* Texto extraído
□ □ □ □ □
O
que é governamentalidade?
É
um conceito inventado pelo filósofo Michel Foucault para analisar
genealogicamente como ocorreram os processos históricos que transformaram a
questão política da soberania real em governo estatal na modernidade.
Sendo mais específico, é possível designar três coisas por governamentalidade.
Primeiro,
o conjunto constituído pelas instituições, procedimentos, análises e reflexões,
cálculos e táticas que permitem exercer uma forma bem específica e complexa de
poder. Tal poder tem a população como alvo principal, a economia política como
forma de saber mais importante e os dispositivos de segurança como instrumentos
técnicos. A “arte de governar” da maneira como se apresenta na
modernidade altera-se em dois aspectos principais. O soberano (Rei, Imperador
ou Príncipe) coloca em segundo plano o uso da violência e da autoridade para
garantir seu respeito e reconhecimento pelos súditos e para defender seu
território, e o modelo de governo deixa de aplicar-se a família para a
população.
□ □ □ □ □
* Seção de dados
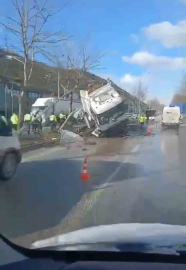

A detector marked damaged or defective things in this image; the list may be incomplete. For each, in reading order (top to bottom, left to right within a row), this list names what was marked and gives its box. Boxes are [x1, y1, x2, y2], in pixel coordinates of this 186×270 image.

crumpled trailer [80, 82, 129, 137]
overturned truck [80, 83, 129, 137]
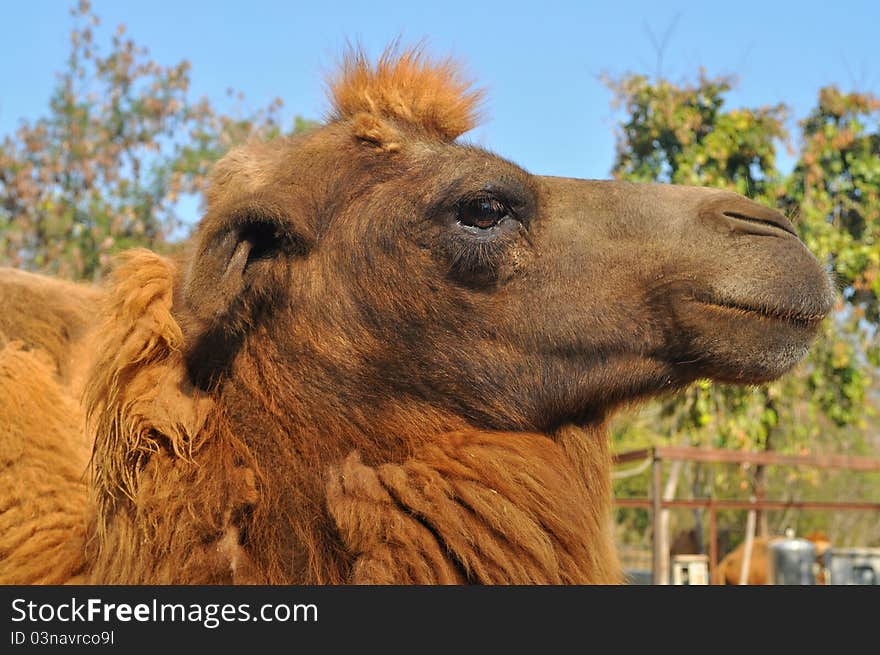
□ □ □ □ □
* Exercício
Reproduza na íntegra, palavra por palavra, o texto sobre governamentalidade que aparece acima.

* Solução abaixo
O
que é governamentalidade?
É
um conceito inventado pelo filósofo Michel Foucault para analisar
genealogicamente como ocorreram os processos históricos que transformaram a
questão política da soberania real em governo estatal na modernidade.
Sendo mais específico, é possível designar três coisas por governamentalidade.
Primeiro,
o conjunto constituído pelas instituições, procedimentos, análises e reflexões,
cálculos e táticas que permitem exercer uma forma bem específica e complexa de
poder. Tal poder tem a população como alvo principal, a economia política como
forma de saber mais importante e os dispositivos de segurança como instrumentos
técnicos. A “arte de governar” da maneira como se apresenta na
modernidade altera-se em dois aspectos principais. O soberano (Rei, Imperador
ou Príncipe) coloca em segundo plano o uso da violência e da autoridade para
garantir seu respeito e reconhecimento pelos súditos e para defender seu
território, e o modelo de governo deixa de aplicar-se a família para a
população.